Right away, I noted a few things missing from this dental visit. Where was the buzzing? Where were the shrieks of terror? Where was poor little Seymour and the torturous Orin Scrivello, DDS?
This was not the dentist office experience of old.
They had real linen in the bathroom — that’s right, real, cloth napkins — for heaven’s sake.
Staffers doled out bottled water, office tours and hand massages.
“What the what?” is what I thought of this spa-like oral hygiene utopia.
I was unprepared for this pleasant place void of bloodthirsty tooth yankers.
A revolution had occurred in the years since my unofficial ban on dentist offices began. (I ban lots of stuff.)
There had clearly been a push away from inflicting oral agony and towards hippy-dippy, soothing dental happiness.

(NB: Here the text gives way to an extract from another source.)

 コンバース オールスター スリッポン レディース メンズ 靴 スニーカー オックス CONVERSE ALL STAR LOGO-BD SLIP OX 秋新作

Save for the X-ray thingies you have to bite down on, the Midevil instruments have been stored and replaced with computers and lasers.
Who knew spending hundreds of dollars in the fight against tooth decay could be so close to yoga?
I abandoned the dream of a healthy smile after holes were poked in my mouth and pocketbook in a dental office a few years ago.
That, of course, was not the only upsetting experience with a dentist office. I dare only say “wisdom,” “tooth” and “extraction.”
A growing fear that calcium deposits from my teeth were traveling down my throat to my heart — a friend told me she read an article about it — is the real reason I decided to once again give clean teeth a try.
As I laid there being romanced by dentistry, I caught myself longing for the pain.
Now whose the maniac, me or the dentist?